The BANP Administration should, on its part, encourage the identification and involvement of a recognized scientific structure which will coordinate the environmental monitoring programme executed each year by the Woodside Company and which will evaluate the results.
Finally, administrative action should be initiated to verify the possibility of modifying the sea routes followed by the oil tankers, or any other sea transportation of dangerous materials, in the event of an accident occurring in these maritime lanes which could have negative consequences on the Park. The procedure for the recognition of the Park area as a Particularly Sensitive Sea Area (PSSA) foresees the preparation of a technical document to be submitted to the International Maritime Organization. The State Party has not yet signed the 1992 International Convention on Civil Liability for Oil Pollution. The presentation of this documentation, which must necessarily be prepared in cooperation with the scientific staff of the Park Direction (who should provide the base document), could benefit from the availability of “Woodside” to provide the supporting material to the technical documentation. This cooperation could be part of the environmental compensation packet that the company must draw up with the Park administration.

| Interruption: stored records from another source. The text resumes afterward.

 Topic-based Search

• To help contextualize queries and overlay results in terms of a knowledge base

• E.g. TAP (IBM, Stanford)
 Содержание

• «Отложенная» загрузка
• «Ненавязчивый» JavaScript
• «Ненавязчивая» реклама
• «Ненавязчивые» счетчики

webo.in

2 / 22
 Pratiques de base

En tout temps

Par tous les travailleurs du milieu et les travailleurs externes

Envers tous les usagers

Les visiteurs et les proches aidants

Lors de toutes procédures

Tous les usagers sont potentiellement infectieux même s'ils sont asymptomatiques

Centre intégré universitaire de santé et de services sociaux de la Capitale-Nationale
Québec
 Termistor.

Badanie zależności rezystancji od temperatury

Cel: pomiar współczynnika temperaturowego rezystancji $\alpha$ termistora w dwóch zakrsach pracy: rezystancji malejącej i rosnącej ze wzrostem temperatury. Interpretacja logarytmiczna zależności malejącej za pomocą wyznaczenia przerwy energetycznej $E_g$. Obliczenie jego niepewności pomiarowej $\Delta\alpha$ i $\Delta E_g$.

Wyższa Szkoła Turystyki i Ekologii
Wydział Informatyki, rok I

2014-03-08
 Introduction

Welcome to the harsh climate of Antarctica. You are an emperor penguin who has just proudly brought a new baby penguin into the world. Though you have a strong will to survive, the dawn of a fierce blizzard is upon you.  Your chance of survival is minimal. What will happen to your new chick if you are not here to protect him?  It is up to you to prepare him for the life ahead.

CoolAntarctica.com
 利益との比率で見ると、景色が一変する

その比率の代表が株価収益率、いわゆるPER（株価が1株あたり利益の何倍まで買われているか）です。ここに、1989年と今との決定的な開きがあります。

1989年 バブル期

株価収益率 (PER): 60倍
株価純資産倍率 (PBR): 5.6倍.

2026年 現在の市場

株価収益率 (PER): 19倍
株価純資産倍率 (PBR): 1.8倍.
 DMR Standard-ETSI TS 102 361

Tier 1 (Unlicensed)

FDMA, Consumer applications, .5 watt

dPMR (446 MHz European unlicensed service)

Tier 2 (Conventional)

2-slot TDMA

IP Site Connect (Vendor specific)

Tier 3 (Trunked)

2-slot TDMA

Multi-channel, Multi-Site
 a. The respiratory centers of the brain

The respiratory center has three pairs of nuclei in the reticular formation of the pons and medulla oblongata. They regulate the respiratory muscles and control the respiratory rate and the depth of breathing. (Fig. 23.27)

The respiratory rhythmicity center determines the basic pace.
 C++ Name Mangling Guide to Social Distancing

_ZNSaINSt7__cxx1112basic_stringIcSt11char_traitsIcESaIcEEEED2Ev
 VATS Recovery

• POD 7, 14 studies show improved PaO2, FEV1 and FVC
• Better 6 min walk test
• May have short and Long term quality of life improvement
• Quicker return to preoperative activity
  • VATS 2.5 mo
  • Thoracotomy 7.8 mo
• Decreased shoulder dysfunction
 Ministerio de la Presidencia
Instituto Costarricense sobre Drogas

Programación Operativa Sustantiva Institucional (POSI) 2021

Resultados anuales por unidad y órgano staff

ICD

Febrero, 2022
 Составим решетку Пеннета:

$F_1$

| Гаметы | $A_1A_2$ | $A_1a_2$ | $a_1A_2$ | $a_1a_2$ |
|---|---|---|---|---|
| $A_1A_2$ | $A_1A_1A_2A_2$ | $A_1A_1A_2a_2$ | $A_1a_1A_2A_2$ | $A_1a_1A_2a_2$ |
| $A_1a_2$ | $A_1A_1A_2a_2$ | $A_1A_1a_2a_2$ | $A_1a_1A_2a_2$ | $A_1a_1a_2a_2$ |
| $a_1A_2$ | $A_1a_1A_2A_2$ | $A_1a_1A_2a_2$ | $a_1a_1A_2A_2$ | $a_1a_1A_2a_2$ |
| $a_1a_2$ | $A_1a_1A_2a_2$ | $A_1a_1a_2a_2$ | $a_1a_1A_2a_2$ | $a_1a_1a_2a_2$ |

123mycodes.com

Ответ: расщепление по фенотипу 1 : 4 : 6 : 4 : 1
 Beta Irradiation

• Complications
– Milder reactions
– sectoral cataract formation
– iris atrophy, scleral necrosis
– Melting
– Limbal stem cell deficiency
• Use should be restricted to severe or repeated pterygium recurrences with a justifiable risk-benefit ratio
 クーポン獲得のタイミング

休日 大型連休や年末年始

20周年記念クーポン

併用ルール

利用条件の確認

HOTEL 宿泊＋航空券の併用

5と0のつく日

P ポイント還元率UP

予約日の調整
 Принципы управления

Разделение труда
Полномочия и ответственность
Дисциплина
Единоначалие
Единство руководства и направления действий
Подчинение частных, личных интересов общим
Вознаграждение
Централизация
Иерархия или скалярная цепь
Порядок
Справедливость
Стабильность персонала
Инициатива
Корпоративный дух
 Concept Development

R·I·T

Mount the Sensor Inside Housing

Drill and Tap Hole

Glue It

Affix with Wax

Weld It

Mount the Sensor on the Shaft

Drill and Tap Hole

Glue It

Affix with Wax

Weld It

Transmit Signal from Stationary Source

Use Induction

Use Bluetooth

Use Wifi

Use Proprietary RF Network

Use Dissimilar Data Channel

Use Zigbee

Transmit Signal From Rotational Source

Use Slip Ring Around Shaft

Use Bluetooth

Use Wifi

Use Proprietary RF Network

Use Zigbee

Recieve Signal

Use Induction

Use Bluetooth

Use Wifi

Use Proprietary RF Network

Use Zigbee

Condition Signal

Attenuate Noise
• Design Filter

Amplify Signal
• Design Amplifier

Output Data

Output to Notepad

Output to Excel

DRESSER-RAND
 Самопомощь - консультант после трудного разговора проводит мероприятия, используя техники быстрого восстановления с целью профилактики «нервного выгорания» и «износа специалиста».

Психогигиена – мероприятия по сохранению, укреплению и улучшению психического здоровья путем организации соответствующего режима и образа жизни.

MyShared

A series of consultation meetings between the Centre, the BANP and Woodside were held during 2003-2004. The elaboration of a capacity-building strategy for national specialists should be studied during the Centre's reactive monitoring mission in June 2004, jointly with the World Bank mission.
Following the Committee's encouragement, the State Party has submitted a request for international assistance for the preparation of analysis documents and studies concerning petroleum prospecting.
With regard to the road construction between Nouakchott and Nouadhibou begun in 2003, the Centre has not received any information concerning the impact evaluation of this road on the Park, according to accepted international standards.